Harvin is projected as the 21st wide receiver taken by ESPN; this may seem like right around where he should be, but trust me, 21st is a pretty good deal.
Harvin is truly a triple-threat; he is a dynamic receiver, a stud in the return game and excels when getting a chance in the backfield. He put up almost 900 yards receiving last season, and he did so playing with three different quarterbacks—the best of which was a hobbled Brett Favre who seemed to be a shell of his former self.
The Minnesota Vikings' new quarterback, Donovan McNabb, has something to prove to his critics, and Percy Harvin will help him do just that.
The Vikings don't have a great receiving corps, but Harvin is by far the best. When you add Adrian Peterson and two solid tight ends to the mix—Visanthe Shiancoe and Kyle Rudolph—defenses won't be able to key in on Harvin.
If you have a chance to grab him as your third wide receiver (or second in larger leagues), grab him, or you will regret it.
Tight End: Todd Heap
It will be weird seeing Todd Heap in a Cardinals uniform on Sundays after he spent the past 10 years with the Baltimore Ravens, but Kevin Kolb won't have a problem with it.

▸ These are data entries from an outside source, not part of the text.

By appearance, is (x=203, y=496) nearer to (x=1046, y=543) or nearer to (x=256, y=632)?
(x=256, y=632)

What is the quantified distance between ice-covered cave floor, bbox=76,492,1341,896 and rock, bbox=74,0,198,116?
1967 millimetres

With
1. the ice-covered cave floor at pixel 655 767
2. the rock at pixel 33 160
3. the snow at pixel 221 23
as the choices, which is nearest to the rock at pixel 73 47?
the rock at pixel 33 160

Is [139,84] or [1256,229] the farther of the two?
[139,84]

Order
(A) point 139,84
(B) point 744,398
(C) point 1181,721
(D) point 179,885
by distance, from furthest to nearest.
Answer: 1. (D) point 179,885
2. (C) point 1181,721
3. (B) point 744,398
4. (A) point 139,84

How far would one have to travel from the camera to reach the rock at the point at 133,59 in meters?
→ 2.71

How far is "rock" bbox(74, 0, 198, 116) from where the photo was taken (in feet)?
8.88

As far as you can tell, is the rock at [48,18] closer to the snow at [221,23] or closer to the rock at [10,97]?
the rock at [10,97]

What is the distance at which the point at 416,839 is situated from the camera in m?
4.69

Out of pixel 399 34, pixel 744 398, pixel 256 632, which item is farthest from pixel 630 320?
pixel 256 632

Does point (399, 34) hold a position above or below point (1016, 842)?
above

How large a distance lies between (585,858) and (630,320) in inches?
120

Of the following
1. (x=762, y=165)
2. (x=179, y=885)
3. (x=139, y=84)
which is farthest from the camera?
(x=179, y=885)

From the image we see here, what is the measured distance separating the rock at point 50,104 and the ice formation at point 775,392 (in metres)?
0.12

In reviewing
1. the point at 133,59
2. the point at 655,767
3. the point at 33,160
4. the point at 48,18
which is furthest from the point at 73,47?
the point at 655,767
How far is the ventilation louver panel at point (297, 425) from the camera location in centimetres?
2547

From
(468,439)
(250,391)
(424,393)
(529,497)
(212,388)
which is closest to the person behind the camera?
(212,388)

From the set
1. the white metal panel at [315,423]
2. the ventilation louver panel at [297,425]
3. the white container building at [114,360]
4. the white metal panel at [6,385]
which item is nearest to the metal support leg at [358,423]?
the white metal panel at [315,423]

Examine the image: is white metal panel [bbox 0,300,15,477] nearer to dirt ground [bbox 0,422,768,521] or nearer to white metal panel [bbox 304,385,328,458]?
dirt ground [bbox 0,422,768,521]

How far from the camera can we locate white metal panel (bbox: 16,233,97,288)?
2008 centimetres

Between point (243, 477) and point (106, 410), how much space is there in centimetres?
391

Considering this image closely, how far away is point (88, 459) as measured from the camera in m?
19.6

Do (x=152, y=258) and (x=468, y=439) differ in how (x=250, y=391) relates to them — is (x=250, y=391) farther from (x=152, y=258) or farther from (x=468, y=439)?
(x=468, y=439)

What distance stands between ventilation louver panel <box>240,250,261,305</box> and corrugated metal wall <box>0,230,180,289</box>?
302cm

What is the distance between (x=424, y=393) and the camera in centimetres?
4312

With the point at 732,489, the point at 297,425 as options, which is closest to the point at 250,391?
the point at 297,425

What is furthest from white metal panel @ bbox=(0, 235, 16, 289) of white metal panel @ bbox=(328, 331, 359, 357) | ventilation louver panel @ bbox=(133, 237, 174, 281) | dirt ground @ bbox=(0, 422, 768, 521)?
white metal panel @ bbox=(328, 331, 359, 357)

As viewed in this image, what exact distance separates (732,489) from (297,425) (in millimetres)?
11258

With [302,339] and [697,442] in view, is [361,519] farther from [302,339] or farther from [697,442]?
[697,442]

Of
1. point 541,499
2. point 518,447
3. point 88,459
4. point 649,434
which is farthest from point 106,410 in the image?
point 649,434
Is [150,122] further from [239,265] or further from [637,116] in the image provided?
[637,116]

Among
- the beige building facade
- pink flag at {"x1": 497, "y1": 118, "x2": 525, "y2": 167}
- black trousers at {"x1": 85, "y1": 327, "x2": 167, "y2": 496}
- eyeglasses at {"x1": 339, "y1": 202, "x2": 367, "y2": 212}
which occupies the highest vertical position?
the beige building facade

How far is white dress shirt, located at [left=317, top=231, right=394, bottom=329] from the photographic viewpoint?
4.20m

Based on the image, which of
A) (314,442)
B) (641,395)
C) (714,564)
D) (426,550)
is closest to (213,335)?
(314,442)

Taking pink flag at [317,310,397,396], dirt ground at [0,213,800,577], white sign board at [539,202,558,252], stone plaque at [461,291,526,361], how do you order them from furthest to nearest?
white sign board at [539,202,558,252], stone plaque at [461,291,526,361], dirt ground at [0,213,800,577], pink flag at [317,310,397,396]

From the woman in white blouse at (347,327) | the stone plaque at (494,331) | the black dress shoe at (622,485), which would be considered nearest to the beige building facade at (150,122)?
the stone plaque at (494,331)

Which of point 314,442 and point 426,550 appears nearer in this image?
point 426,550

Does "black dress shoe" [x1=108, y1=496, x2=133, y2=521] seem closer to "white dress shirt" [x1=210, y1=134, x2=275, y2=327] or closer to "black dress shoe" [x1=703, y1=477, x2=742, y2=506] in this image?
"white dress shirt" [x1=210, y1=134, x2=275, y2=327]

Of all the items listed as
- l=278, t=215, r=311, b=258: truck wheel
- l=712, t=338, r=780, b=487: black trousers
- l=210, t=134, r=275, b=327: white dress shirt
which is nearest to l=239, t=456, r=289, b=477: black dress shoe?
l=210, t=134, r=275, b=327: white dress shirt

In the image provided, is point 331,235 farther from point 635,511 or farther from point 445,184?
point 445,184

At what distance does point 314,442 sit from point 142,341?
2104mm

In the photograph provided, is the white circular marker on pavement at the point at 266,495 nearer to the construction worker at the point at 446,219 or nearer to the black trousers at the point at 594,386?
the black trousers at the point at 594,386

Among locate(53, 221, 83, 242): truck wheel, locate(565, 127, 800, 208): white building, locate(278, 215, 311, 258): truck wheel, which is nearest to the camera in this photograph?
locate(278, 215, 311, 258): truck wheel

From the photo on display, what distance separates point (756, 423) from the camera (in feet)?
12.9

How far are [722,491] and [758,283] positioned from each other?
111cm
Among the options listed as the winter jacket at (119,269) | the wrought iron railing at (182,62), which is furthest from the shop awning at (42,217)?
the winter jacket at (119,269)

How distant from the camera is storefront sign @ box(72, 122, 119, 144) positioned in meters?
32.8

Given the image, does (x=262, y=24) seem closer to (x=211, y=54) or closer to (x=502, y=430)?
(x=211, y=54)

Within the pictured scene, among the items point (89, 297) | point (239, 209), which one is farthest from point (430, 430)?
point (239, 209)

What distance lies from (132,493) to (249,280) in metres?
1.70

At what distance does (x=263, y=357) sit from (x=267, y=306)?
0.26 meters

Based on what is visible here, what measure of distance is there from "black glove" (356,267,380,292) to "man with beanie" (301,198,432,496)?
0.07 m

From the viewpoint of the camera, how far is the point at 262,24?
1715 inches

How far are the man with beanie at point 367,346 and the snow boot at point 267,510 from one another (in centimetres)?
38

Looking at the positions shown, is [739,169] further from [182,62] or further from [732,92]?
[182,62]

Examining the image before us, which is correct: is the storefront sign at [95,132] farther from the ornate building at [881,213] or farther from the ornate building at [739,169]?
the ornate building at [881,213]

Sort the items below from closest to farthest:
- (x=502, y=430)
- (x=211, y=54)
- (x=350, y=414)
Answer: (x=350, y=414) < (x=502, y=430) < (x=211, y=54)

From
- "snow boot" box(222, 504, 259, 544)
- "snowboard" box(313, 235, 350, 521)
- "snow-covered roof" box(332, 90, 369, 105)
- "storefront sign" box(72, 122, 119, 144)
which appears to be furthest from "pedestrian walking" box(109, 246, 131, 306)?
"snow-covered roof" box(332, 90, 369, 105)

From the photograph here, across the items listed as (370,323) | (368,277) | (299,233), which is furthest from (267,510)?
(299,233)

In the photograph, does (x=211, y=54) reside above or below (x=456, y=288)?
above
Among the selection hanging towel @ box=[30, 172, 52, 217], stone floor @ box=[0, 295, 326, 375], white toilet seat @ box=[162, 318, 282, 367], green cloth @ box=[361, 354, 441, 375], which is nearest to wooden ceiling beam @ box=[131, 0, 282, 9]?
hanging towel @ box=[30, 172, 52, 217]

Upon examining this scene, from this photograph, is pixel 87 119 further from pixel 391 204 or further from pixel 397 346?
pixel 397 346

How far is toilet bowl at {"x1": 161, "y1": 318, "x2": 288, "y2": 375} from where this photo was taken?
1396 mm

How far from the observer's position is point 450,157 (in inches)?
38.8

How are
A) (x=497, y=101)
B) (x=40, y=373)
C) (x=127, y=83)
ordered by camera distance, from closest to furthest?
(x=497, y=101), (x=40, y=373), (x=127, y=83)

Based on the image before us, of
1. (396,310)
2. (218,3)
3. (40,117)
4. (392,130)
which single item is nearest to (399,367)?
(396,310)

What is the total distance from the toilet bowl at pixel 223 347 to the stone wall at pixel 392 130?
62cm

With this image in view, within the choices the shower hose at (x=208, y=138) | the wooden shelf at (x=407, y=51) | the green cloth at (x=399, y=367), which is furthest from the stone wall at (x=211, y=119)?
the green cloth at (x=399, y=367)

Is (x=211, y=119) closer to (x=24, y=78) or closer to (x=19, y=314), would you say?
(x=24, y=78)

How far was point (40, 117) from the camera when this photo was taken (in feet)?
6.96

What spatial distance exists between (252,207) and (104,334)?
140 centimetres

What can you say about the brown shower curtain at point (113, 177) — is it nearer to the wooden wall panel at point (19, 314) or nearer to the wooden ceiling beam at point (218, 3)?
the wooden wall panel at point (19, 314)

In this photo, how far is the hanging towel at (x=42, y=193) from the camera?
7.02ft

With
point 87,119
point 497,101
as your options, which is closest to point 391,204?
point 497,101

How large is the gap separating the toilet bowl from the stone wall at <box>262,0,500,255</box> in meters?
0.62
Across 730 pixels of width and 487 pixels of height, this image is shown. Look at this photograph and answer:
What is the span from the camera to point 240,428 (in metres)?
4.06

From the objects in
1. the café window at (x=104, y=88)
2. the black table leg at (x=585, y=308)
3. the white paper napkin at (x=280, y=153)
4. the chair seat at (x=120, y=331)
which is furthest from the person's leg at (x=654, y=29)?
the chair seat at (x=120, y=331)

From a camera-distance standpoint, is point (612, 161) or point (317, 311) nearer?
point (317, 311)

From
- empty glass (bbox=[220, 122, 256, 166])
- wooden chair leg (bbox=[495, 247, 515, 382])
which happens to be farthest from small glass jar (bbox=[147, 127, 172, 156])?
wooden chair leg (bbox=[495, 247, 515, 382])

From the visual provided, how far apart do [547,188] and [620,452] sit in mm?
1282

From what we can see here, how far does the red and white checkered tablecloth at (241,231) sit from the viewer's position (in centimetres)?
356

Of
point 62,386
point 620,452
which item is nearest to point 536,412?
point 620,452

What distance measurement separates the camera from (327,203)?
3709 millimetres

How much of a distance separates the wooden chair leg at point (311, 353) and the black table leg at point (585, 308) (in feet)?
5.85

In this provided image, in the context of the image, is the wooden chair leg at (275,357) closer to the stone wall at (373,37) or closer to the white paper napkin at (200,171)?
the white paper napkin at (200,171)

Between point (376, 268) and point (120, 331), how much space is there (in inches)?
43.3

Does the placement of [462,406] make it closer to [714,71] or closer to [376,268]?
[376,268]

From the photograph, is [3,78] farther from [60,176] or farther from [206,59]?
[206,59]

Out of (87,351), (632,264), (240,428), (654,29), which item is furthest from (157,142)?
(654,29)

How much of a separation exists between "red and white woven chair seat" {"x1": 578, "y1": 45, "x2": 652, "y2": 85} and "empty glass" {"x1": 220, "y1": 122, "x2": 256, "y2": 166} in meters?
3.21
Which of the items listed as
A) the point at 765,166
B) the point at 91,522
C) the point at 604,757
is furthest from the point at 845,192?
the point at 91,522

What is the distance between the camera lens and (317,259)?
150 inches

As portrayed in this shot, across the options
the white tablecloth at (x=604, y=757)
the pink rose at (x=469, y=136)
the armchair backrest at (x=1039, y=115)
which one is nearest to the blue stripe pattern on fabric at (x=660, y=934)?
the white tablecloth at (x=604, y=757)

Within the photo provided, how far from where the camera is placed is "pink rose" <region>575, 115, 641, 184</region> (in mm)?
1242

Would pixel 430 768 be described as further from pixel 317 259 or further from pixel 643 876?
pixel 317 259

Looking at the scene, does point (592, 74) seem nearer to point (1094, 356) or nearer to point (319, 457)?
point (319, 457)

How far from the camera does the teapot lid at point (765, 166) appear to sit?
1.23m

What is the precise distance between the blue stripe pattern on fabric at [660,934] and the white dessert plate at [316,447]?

Projected as the 21st tight end drafted by ESPN, Heap will carry over his production to his new team. Kolb has had a tendency to look out for tight ends, although the Arizona offense doesn’t usually feature tight ends. But with Heap playing, there is every reason to assume that Kolb will be looking for him in Arizona. There won't be anyone challenging Heap for catches at tight end either—at least not this year.
The 31-year-old still has some gas in the tank, and if you don't want to take a tight end until very late in the draft (he probably won't even be drafted in many leagues), Heap is your guy.
Kicker: Alex Henery
Alex Henery is credentialed as the most accurate field goal kicker in NCAA history, and playing in one of the most prolific offenses in the NFL makes him all the more appealing.
ESPN projects Henery as the ninth kicker selected, which is pretty high for a rookie kicker. Of course, there is always a fear of rookie nerves,—a kicker’s worst enemy—but Henery should do OK.
My biggest fear with Henery is that the Philadelphia Eagles will be too efficient on offense, and Henery will have to settle for extra points instead of field goals. But like David Akers last season, Henery will get a shot to put up killer numbers for a kicker in 2011-2012, so take him if someone doesn’t grab him first.
Defense: San Diego Chargers
The risk in this pick has nothing to do with the defense; it revolves around special teams, which is the reason this squad is projected as the 10th-best defense by ESPN.
The Chargers have made some interesting offseason pickups. Both Takeo Spikes and Bob Sanders will enter the starting lineup, and the Chargers bring back an already powerful unit, including one of the NFL's best linebackers in Shaun Philips.
They will also gain some more firepower at defensive line with first-round pick Corey Liuget, and San Diego wisely re-signed Jacques Cesaire. Although the Chargers did let a few guys slip away, like inside linebacker Kevin Burnett, the defensive unit should return to 2010-2011 form.
If you are willing to bet on Norv Turner making changes on special teams, you should have no fear picking up this defense.